*Stated exercise*:
Copy the entries word for word, from the line containing "From point (288, 227)" through the line containing "3403 millimetres", including both of those lines.

=======

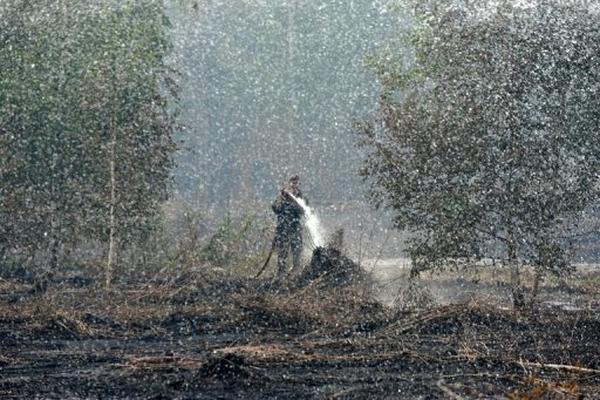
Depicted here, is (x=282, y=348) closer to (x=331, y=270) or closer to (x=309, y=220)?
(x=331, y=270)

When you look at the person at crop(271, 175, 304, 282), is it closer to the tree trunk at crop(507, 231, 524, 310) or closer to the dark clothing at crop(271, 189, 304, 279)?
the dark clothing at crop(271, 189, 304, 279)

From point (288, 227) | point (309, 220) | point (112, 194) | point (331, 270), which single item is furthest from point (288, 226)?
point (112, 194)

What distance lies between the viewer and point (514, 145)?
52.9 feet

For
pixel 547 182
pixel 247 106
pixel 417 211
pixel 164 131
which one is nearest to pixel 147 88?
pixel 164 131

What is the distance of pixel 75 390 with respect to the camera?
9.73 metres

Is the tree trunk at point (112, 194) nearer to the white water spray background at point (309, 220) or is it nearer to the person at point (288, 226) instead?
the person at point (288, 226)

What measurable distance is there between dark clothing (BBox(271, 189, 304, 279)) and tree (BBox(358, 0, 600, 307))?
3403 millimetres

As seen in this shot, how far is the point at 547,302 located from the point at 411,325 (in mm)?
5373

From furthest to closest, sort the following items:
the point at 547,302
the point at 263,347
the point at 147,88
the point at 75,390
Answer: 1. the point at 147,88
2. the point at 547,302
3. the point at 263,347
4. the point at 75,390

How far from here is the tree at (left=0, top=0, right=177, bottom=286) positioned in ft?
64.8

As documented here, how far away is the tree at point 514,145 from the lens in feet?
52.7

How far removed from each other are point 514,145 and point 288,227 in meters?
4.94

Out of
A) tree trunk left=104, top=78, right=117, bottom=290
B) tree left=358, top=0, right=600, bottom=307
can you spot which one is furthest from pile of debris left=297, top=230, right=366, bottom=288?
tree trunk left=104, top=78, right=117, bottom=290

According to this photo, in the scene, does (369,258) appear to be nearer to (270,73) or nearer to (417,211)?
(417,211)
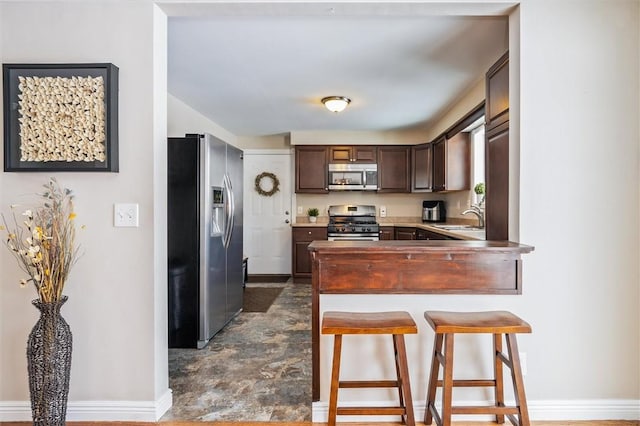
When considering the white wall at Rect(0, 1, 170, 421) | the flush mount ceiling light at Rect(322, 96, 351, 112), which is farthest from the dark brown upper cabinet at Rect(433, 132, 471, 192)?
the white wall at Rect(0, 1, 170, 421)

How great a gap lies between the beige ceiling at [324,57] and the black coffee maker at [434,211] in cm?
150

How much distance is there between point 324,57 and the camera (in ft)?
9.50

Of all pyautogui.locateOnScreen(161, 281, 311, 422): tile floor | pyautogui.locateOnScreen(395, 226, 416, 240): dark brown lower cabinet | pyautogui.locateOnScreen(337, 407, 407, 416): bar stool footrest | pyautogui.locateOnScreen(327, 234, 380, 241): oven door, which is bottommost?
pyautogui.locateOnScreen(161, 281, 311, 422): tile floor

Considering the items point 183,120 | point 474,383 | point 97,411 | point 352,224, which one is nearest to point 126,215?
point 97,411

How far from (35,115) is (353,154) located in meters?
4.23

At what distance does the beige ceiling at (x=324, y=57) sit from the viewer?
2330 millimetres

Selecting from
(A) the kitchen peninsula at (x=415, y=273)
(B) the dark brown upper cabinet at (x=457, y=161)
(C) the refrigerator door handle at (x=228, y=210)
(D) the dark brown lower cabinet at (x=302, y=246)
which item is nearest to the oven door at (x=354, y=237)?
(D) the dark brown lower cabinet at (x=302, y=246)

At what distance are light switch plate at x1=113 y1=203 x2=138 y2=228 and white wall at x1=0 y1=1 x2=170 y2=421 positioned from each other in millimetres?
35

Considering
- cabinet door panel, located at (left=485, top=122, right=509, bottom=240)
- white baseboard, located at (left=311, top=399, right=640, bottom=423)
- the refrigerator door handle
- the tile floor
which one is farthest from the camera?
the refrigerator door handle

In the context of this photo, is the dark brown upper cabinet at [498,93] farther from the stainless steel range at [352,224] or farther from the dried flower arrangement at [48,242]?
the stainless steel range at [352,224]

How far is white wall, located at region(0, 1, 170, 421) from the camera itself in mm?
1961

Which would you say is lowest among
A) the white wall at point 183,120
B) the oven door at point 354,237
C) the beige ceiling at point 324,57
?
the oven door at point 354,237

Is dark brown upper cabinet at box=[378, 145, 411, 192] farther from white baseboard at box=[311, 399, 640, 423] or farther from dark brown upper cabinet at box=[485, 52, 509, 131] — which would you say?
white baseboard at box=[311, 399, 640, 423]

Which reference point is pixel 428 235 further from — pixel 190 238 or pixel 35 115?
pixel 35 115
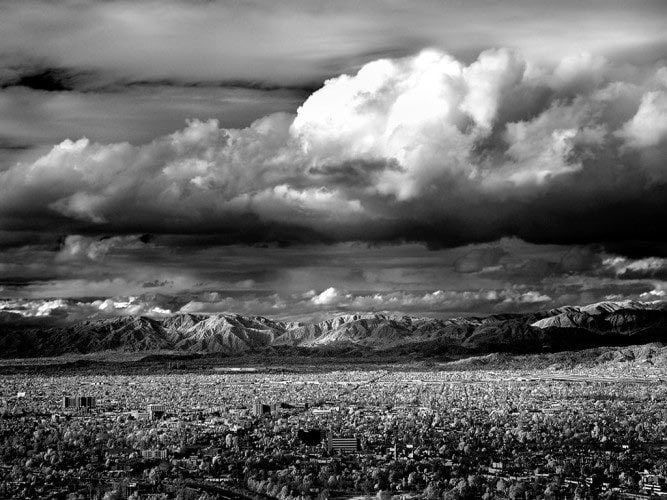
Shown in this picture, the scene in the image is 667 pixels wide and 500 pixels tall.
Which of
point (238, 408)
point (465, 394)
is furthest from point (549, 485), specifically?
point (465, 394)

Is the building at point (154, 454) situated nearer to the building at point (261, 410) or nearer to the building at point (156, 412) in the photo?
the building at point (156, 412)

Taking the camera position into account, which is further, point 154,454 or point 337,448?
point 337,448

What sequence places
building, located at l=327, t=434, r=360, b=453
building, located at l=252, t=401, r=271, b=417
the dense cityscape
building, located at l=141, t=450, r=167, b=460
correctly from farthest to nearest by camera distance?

=======

*Task result*:
From point (288, 227) | point (309, 220) | point (112, 194) | point (331, 270), which single item is furthest from point (288, 226)?
point (112, 194)

What distance lies between the viewer and point (514, 145)?
52.9 feet

For
pixel 547 182
pixel 247 106
pixel 417 211
pixel 164 131
which one is nearest to pixel 147 88?
pixel 164 131

What is the distance of pixel 75 390 with respect to the camera?
9.73 metres

Is the tree trunk at point (112, 194) nearer to the white water spray background at point (309, 220) or is it nearer to the person at point (288, 226) instead?
the person at point (288, 226)

What measurable distance is there between dark clothing (BBox(271, 189, 304, 279)) and tree (BBox(358, 0, 600, 307))?
3403 millimetres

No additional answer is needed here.